Selon le syndicat, l'année 2013 aura donc été marquée par une double crise, chez Virgin, tout d'abord, puis chez Chapitre, démontrant donc que « des choix ignorant les fondamentaux de la librairie conduisent à la catastrophe ». 

  

Antoine Gallimard, ancien président du SNE, ne semble pas dire autre chose, dans un bref entretien accordé à La Croix.  

C'est bien une mauvaise gestion, des choix stratégiques inadaptés et une incompréhension du métier de libraire de la part des actionnaires du groupe Actissia qui ont conduit à la situation actuelle pour les 53 librairies menacées.

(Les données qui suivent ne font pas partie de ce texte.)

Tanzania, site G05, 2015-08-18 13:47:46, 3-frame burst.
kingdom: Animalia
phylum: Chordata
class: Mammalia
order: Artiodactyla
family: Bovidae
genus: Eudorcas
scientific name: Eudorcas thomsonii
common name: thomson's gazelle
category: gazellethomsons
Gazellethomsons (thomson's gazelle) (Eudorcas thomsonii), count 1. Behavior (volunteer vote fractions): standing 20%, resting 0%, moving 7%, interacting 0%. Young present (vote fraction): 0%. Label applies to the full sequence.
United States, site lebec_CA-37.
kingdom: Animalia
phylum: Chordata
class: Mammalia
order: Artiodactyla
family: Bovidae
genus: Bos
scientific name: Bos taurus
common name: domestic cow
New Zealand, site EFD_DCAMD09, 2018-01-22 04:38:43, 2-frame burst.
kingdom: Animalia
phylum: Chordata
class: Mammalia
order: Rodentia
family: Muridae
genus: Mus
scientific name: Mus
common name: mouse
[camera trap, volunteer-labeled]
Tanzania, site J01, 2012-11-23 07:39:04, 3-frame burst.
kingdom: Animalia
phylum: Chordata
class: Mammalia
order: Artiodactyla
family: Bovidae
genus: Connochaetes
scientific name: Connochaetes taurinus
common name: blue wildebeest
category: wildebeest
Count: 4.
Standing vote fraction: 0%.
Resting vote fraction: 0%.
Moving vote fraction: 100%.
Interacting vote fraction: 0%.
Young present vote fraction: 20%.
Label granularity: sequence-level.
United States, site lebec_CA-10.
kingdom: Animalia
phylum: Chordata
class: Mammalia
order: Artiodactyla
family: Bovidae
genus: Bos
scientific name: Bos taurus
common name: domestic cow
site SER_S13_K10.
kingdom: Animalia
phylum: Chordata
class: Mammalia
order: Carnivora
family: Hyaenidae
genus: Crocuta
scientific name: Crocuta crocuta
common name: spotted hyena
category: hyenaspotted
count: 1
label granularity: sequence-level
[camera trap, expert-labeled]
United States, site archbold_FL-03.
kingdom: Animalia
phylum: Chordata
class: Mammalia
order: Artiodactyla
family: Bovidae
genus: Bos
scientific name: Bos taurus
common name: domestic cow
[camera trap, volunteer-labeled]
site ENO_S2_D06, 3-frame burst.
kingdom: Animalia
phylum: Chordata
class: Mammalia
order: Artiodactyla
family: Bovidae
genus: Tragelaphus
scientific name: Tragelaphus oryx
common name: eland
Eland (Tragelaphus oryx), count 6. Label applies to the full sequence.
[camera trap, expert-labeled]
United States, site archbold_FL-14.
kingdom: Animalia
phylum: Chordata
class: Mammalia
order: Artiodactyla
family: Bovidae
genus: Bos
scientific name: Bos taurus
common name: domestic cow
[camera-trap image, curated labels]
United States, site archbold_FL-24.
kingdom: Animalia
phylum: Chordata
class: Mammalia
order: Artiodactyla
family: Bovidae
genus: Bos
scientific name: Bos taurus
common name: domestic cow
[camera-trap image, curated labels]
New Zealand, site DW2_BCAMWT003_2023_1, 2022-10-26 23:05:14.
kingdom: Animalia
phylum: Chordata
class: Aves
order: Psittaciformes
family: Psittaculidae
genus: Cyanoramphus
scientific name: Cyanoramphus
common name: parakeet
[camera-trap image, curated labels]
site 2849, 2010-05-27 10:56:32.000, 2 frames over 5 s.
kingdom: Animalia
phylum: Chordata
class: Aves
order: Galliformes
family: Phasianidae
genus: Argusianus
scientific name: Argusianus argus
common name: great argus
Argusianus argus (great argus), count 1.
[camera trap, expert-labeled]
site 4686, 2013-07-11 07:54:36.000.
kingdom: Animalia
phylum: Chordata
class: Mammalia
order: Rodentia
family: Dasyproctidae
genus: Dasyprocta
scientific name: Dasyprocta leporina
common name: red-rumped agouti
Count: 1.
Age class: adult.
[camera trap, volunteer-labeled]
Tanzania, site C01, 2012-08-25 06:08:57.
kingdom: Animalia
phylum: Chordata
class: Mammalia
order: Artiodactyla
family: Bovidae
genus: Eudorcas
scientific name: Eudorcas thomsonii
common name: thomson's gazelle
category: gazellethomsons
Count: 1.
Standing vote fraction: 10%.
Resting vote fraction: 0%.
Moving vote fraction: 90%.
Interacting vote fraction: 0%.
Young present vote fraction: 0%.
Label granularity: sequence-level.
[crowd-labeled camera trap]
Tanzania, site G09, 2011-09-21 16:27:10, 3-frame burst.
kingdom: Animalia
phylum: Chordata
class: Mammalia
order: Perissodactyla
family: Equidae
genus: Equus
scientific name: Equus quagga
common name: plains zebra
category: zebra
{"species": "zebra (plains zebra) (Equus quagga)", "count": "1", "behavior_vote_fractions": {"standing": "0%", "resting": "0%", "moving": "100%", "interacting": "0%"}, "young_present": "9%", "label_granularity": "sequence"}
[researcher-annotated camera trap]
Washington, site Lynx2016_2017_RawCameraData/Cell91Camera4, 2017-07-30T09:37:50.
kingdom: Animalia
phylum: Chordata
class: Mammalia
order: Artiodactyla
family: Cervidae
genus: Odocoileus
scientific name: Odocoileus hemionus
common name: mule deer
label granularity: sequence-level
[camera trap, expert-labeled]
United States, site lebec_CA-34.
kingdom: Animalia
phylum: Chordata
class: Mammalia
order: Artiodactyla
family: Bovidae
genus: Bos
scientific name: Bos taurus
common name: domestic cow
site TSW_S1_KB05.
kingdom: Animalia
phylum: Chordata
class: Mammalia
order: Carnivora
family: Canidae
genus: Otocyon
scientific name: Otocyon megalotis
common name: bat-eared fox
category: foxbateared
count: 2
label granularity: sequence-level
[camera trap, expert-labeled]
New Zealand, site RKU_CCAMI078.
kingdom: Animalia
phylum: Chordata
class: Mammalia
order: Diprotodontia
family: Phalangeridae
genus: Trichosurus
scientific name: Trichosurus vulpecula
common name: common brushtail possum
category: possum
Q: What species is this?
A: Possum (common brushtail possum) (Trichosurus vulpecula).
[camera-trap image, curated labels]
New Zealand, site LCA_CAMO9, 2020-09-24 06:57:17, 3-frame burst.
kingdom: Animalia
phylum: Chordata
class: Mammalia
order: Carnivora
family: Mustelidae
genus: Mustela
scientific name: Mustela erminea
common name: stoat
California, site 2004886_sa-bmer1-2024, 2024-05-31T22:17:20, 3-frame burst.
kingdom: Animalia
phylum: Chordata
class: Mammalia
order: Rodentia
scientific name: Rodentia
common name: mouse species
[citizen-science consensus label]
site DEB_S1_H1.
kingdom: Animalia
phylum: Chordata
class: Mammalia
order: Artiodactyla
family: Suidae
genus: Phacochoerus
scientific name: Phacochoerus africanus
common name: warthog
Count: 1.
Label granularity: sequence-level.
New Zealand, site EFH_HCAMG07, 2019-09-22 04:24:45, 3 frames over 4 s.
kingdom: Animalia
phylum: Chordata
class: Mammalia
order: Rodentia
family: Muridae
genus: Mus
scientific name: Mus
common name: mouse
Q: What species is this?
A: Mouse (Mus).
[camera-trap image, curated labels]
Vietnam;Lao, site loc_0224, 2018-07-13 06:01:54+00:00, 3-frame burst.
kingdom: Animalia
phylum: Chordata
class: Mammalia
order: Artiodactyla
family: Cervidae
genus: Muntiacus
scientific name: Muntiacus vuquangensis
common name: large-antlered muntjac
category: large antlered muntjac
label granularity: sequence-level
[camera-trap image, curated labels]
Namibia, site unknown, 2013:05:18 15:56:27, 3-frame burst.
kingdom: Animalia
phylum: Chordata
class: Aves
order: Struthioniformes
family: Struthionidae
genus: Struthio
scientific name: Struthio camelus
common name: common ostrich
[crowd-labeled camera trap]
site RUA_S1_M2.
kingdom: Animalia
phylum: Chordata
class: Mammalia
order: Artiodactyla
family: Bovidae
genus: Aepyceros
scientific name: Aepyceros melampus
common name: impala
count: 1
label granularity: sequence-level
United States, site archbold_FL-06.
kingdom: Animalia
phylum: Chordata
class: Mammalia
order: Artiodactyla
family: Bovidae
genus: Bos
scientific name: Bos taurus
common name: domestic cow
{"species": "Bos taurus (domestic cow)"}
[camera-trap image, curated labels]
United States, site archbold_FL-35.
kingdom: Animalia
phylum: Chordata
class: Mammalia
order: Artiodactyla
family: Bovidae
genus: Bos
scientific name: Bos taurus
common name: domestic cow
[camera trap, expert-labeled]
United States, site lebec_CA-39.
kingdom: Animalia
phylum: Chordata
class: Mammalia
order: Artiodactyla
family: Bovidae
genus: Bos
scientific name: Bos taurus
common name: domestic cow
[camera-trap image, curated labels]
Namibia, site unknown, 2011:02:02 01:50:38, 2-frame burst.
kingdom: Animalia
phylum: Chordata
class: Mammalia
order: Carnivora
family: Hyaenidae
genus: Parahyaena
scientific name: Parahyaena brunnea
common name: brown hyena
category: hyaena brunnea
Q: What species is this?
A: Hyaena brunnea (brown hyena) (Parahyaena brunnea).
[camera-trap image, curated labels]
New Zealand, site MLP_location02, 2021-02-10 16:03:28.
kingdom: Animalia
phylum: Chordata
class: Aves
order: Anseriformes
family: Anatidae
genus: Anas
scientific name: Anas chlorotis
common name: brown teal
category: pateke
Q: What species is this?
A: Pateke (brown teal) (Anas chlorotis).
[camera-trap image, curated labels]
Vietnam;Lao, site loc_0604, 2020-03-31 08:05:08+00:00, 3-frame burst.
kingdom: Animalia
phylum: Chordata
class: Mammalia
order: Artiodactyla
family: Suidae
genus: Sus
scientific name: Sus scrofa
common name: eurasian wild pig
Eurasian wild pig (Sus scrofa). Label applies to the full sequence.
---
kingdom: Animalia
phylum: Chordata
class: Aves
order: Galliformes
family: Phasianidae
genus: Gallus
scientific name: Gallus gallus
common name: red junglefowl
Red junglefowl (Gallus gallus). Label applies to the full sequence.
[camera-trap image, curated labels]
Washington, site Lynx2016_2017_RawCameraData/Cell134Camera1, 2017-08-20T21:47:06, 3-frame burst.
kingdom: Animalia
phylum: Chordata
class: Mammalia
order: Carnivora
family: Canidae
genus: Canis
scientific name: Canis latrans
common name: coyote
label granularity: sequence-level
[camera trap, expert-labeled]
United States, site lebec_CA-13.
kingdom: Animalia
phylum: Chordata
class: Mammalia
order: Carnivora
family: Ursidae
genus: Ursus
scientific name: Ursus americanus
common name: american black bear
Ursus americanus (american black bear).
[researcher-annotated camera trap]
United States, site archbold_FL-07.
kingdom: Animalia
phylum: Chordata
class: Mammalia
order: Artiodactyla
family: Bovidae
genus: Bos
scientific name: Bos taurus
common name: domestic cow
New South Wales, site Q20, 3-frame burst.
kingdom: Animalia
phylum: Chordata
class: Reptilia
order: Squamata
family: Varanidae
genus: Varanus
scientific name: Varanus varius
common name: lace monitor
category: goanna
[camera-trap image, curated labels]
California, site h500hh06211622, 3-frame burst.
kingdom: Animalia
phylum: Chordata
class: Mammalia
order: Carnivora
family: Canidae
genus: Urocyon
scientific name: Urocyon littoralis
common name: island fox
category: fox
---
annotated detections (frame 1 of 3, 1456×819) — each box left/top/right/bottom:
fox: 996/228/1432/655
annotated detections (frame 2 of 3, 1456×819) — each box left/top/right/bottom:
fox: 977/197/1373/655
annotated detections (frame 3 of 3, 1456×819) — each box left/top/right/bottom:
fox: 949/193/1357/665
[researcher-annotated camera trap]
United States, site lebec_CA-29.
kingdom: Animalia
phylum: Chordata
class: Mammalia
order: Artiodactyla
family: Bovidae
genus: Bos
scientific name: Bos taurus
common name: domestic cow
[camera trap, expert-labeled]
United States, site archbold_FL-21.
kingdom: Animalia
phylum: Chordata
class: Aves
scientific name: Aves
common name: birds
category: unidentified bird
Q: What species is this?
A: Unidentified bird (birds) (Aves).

Une situation sur laquelle les éditeurs ont alerté, s'inquiétant par exemple de la création d'une plate-forme de regroupement des commandes pour ces points de vente phares de la librairie française.

 

Et de rappeler dans le même temps que d'autres chaînes, comme Decitre ou Cultura sont « en bonne santé ». Selon le PDG des éditions familiales et éponymes, il faut alors déplorer la centralisation des commandes, « conjuguée à une déresponsabilisation des vendeurs », qui serait la cause des déboires de Chapitre. « La direction a voulu étendre à ces franchises les pratiques de son autre chaîne France Loisirs sans évaluer l'hétérogénéité de ces librairies, leurs politiques d'animation, la spécificité de leurs offres respectives. » 

 

On toucherait donc aux « limites du capitalisme à outrance : les libraires sont des artisans qui doivent continuer à fonctionner comme tels ». 

 

Il faut (espérer) trouver la voie

 

Le SNE fait cependant preuve d'un bel optimisme : « Partout en France, des libraires indépendants prospèrent et témoignent de la vitalité et de la pérennité de ce métier essentiel à nos maisons, à leurs auteurs et à la diversité éditoriale. » Un plan de 18 millions € a toutefois été mis en place pour venir en aide à la librairie, globalement, avec notamment l'apport de 7 millions € promis par le président actuel Vincent Montagne.

 

Un fonds qui devait être abondé, du fait de la baisse de la TVA, passant de 5,5 % à 5 %. Or, le gouvernement a décidé de supprimer cette baisse. Le président Montagne avait expliqué à ActuaLitté que ce choix avait refroidi les ardeurs. « On ne peut pas trop se prononcer sur le plan, qui est pour 2014, et il appartiendra aux éditeurs et au bureau de se prononcer sur la façon dont ils interprètent cette opération. On peut dire, quand même, que si la TVA ne baisse pas, l'enthousiasme des éditeurs pour financer les libraires, à partir de la baisse de la TVA, est moins grand. »

 

Dans tous les cas, le SNE espère que les établissements Chapitre « sauront retrouver leur équilibre économique en proposant à leurs clients un choix riche et varié, garant de la vie littéraire au cœur de nombreuses villes de France ».